When running stateful applications on Kubernetes with Longhorn as the storage provider, a common requirement is the ability to back up the entire application stack including namespaces, ConfigMaps, Secrets, PVCs/PVs. This ensure a quick and reliable restoreation if something goes wrong, even onto a new cluster.

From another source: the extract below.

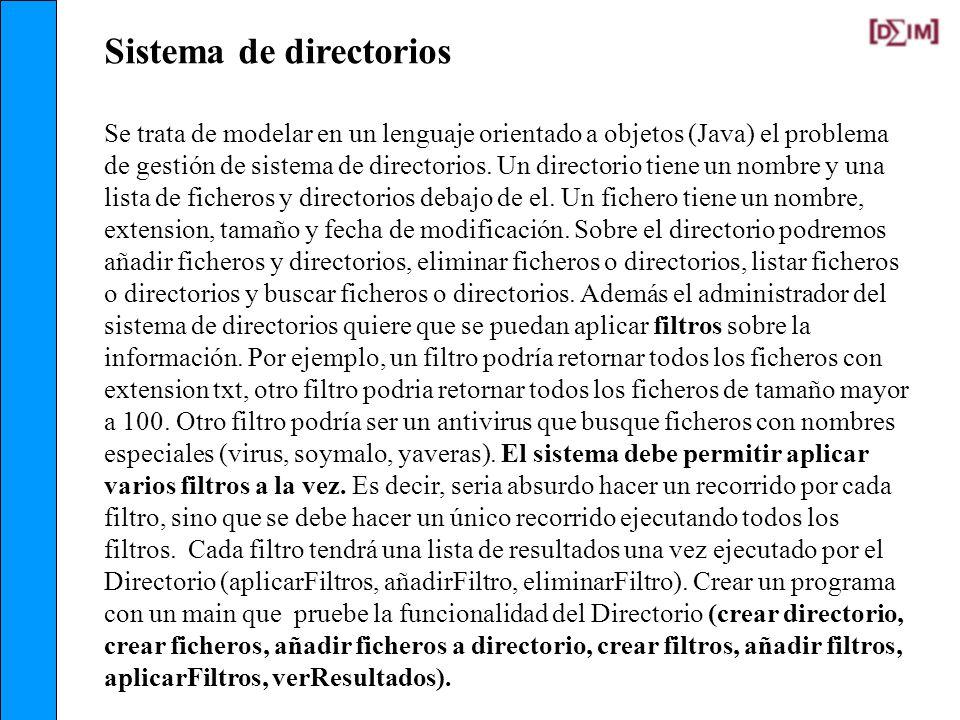 Sistema de directorios Se trata de modelar en un lenguaje orientado a objetos (Java) el problema de gestión de sistema de directorios. Un directorio t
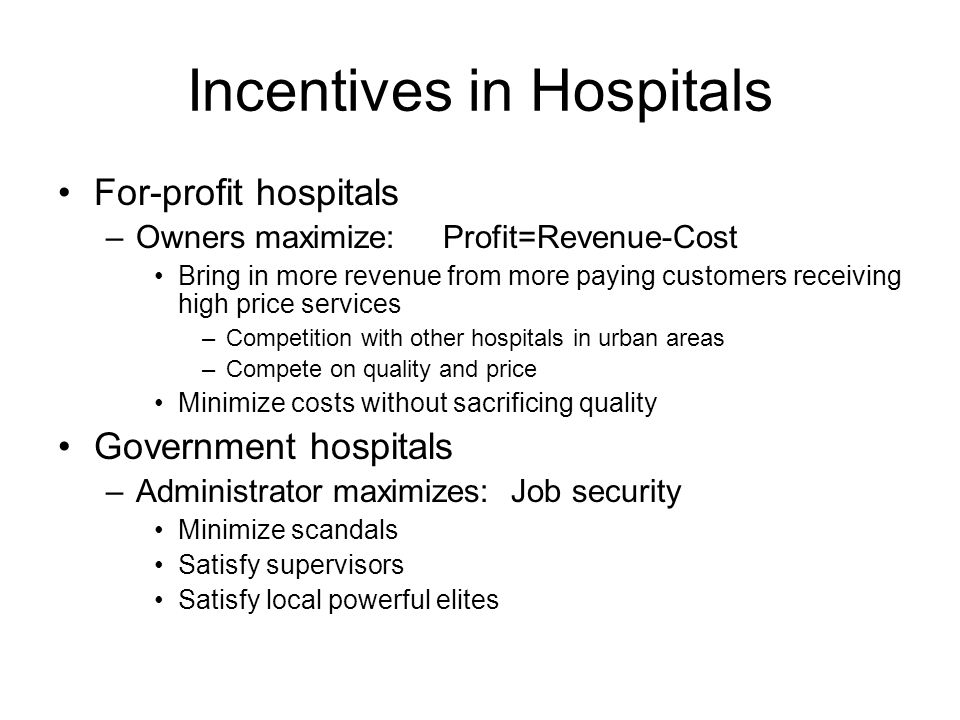 Incentives in Hospitals For-profit hospitals –Owners maximize: Profit=Revenue-Cost Bring in more revenue from more paying customers receiving high price services –Competition with other hospitals in urban areas –Compete on quality and price Minimize costs without sacrificing quality Government hospitals –Administrator maximizes: Job security Minimize scandals Satisfy supervisors Satisfy local powerful elites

In this guide, we’ll use Velero, a standard, open-source Kubernetes backup solution, to protect applications whose PVCs are backed by Longhorn v2 (Data Engine v2). We’ll also enable a performance optimization using Longhorn v2 linked-clone so Velero’s temporary backup PVC is created almost instantly, reducing backup time.

Longhorn v2 linked-clone feature is introduced in Longhorn v1.10 version. Please see the Github ticket for more details: https://github.com/longhorn/longhorn/issues/7794. In a nutshell, when you clone a new PVC from a PVC using linked-clone mode, there is no data copy and the clone completes instantly.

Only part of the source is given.